Statelessness

Disclaimer: 

Please note: this session was from our 2015 Conference and is presented here for archival purposes only.

Friday, October 30th 1:30 – 3:00

Session Room: Studio Theatre

1) Lesley Higgins and Marie-Christine Leps, York University
“Facing Governments”: Imagining World Citizenship

But how do we begin to imagine world citizenship differently? Who would be the “we” in question, and how could such assemblages “intervene effectively in the sphere of international policy and strategy”? (Foucault, “Facing Governments”) This presentation demonstrates the compelling, complementary ways in which Virginia Woolf, Michel Foucault, and Michael Ondaatje confound conventional thinking about the nation, citizenship, and stateless identity. They are an unlikely threesome only on the surface.

For Woolf, as a feminist and pacifist in the late 1930s, facing tyranny meant triangulating patriarchy, imperialism, and fascism. Strategically, she declared herself stateless and invited others to join a Society of Outsiders: “as a woman, I have no country. As a woman, I want no country. As a woman my country is the whole world.” Foucault’s 1981 Geneva press conference convened to focus transnational attention on the plight of “boat people” and to announce the formation of an International Committee Against Piracy (plus ça change) redefined “our” obligation to the stateless. Facing governments effectively, he argued, meant identifying and mobilizing the solidarity of an “international citizenship of the governed.” Since the 1990s, Ondaatje has claimed a specific kind of statelessness: “I am a mongrel of place. Of race. Of cultures. Of many genres.” Assuming multiplicity and transnationality, the Sri-Lankan born, British educated, Canadian author, variously categorized as post-colonial, migrant, and cosmopolitan, tracks the inscription of bio- and thanatopolitics on individuals, classes, and ethnicities.

Taken together, these three tactical shifts adumbrate strategic alliances against biopolitics in historical struggles for world citizenship. At the intersections of literature, social theory, and political activism, we correlate the critical fictions of these public intellectuals to demonstrate how they elaborate new relations of power-knowledge to think otherwise the problematics of nation and citizenship.

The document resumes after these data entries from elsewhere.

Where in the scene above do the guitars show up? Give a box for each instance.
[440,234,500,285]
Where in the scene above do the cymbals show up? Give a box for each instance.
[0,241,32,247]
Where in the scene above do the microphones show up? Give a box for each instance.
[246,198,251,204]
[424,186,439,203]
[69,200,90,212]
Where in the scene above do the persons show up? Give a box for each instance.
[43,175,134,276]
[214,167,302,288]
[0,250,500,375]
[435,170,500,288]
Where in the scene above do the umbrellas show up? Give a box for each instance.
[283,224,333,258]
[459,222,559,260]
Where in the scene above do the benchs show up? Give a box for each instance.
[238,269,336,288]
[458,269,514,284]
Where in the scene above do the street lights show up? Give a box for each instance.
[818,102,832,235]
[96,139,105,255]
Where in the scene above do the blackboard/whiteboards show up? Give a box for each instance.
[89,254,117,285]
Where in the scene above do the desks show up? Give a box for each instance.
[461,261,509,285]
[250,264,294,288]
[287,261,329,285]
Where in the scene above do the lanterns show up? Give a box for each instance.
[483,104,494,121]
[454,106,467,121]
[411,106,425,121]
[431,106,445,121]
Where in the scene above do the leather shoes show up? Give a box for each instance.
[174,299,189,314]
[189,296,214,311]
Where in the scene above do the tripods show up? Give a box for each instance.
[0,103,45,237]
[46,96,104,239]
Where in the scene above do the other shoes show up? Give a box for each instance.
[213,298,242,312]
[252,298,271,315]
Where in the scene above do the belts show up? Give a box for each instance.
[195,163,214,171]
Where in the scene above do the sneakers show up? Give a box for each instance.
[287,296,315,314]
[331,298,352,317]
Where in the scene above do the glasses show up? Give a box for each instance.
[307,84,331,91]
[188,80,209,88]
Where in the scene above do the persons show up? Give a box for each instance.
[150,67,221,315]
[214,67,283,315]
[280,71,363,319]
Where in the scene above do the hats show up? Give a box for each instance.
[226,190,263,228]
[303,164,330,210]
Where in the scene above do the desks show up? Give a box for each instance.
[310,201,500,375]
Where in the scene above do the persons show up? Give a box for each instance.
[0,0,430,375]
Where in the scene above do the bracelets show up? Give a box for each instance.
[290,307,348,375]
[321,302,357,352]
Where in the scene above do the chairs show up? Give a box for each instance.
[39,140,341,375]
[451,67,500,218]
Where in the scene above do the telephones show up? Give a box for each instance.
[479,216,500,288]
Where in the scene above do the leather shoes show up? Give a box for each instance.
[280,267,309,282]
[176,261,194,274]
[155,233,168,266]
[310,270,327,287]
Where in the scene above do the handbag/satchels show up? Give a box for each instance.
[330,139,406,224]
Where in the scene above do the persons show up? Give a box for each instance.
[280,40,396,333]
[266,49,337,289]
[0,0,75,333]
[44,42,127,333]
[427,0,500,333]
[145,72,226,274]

2) Victor Li, University of Toronto
"
All peoples are Gypsies and all languages are jargons": Giorgio Agamben, Alice Becker-Ho, and the Problem of National Sovereignty.

Alice Becker-Ho, the widow of Guy Debord, the Situationist author of Society of the Spectacle, published in 1990 a book titled _Les Princes du Jargon_ (translated into English as The Princes of Jargon).  Becker-Ho’s book argues that “the coming of the Gypsies into fifteenth-century Europe” coincided with and influenced “the emergence of a specific argot among the organized dangerous classes.”  Though it appears to be a study of etymology and lexical influence, the book also makes the more general claim that “slang has neither clime, nor homeland, nor frontier...It is...the unmistakable sign of a stateless cosmopolitanism.”  It is the Gypsies’ perpetual crossing of territorial and linguistic boundaries that make them the “princes of jargon,” the dangerous class that poses a threat to the nation-state that seeks to preserve and fortify the unifying links between a people and a language.  This is the thesis in Becker-Ho’s book that allows the Italian philosopher Giorgio Agamben to assert that she has “laid a mine—which is ready to explode at any given time—at the very focal point of our political theory.”  By threatening to explode our nation-state based political thinking, Becker-Ho’s book, Agamben argues, leaves us in a situation where “we do not have...the slightest idea of what either a people or language is.”  Focussing on Becker-Ho’s book and Agamben’s essay “Languages and Peoples,” my paper examines how their work contests the idea that peoples and languages are determined or defined by territorial or linguistic boundaries.